— BEGIN Material provided —
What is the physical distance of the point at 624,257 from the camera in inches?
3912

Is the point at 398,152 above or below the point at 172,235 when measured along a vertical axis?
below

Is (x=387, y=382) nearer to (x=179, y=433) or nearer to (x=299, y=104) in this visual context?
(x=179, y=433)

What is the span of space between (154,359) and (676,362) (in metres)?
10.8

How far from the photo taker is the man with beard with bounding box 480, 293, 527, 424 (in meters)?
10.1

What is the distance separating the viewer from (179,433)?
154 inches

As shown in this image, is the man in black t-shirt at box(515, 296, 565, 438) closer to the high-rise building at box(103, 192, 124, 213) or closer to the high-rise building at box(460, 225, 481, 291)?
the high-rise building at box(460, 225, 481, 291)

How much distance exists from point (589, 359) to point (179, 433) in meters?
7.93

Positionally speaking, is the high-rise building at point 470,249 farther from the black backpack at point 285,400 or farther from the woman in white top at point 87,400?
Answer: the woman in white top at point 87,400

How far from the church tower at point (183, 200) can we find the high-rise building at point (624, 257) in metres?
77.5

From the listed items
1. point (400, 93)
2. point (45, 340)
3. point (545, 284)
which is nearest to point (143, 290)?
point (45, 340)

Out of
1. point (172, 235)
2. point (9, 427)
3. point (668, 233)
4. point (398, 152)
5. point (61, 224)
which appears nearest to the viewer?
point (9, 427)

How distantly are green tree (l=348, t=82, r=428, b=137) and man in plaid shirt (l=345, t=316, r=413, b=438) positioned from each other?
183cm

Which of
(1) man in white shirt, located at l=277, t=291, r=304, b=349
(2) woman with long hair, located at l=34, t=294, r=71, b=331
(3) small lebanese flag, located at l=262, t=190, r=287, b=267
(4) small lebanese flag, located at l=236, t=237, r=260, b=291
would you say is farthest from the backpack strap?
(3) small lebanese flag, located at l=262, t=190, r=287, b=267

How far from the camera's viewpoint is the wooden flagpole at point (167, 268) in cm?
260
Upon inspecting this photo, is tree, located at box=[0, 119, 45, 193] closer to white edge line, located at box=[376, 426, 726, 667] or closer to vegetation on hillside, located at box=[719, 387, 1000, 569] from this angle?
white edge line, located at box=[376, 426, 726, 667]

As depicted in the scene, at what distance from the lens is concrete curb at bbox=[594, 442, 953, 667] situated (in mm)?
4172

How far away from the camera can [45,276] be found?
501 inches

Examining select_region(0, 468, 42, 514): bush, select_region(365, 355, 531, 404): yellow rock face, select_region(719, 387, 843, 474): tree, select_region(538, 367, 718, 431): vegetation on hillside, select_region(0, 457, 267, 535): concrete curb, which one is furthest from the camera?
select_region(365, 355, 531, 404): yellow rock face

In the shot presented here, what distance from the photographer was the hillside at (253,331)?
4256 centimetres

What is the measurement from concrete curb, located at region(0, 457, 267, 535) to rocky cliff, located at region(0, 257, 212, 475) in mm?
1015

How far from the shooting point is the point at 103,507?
— END Material provided —
### Work to be completed
Move every line, from the one containing "What is the measurement" through the end of the records, into your reply with the requests included, and add 27 to each distance value given in the answers.

### Solution to this exercise
What is the measurement from concrete curb, located at region(0, 457, 267, 535) to rocky cliff, located at region(0, 257, 212, 475) in mm?
1042

How far from the shooting point is the point at 103,507?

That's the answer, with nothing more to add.